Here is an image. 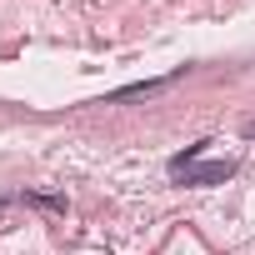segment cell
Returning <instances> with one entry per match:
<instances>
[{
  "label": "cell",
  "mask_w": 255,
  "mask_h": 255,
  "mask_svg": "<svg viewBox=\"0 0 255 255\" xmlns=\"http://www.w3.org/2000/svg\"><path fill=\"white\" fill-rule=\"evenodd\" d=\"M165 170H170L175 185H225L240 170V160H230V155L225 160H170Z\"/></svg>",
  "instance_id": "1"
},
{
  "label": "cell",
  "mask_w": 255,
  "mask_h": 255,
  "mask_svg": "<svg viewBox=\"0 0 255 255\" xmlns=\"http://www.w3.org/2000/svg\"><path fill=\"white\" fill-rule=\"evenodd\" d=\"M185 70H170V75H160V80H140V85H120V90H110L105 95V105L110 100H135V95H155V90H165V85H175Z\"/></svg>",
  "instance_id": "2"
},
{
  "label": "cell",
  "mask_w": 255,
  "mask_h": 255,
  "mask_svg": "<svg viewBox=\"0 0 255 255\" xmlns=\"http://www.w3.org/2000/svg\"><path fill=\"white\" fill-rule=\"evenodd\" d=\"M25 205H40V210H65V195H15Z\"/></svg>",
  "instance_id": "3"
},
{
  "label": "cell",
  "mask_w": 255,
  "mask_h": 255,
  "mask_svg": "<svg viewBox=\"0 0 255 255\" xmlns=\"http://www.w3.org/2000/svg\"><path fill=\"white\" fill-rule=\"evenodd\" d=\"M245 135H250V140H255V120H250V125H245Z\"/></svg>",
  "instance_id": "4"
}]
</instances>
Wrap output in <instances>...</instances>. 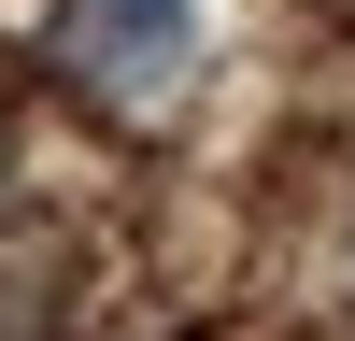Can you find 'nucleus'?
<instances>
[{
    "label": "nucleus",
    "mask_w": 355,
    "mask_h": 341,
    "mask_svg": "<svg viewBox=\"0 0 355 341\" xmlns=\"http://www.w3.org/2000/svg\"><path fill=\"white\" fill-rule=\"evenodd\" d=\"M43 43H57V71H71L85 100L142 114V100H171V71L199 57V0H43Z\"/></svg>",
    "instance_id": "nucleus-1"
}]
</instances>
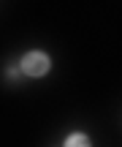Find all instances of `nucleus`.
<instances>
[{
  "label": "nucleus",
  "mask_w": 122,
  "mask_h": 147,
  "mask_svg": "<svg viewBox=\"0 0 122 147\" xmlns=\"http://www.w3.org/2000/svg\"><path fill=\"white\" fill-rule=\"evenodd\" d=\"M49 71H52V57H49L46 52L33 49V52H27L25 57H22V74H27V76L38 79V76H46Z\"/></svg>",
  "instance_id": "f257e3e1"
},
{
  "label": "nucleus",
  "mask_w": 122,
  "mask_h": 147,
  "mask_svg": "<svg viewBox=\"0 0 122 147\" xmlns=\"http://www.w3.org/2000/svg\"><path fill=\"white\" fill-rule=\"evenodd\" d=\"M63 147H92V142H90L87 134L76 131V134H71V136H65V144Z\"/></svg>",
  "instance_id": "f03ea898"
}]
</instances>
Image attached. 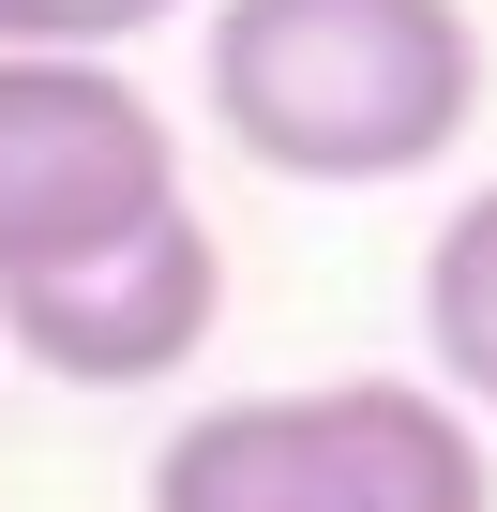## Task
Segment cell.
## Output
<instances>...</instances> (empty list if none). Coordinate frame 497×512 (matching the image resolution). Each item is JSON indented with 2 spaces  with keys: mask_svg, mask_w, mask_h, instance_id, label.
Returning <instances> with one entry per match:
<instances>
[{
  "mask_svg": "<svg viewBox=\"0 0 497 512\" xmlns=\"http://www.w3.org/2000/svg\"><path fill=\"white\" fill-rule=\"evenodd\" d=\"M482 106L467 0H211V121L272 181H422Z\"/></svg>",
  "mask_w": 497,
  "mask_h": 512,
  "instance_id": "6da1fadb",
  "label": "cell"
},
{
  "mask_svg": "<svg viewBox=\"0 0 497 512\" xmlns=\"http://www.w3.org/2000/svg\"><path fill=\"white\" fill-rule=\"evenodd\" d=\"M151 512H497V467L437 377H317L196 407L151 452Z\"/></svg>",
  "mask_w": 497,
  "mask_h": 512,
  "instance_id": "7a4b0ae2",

____________________

# Stated problem
Count how many of the lines above contain the string "xmlns". Case counts, and reply with the number alone.

# Expected answer
9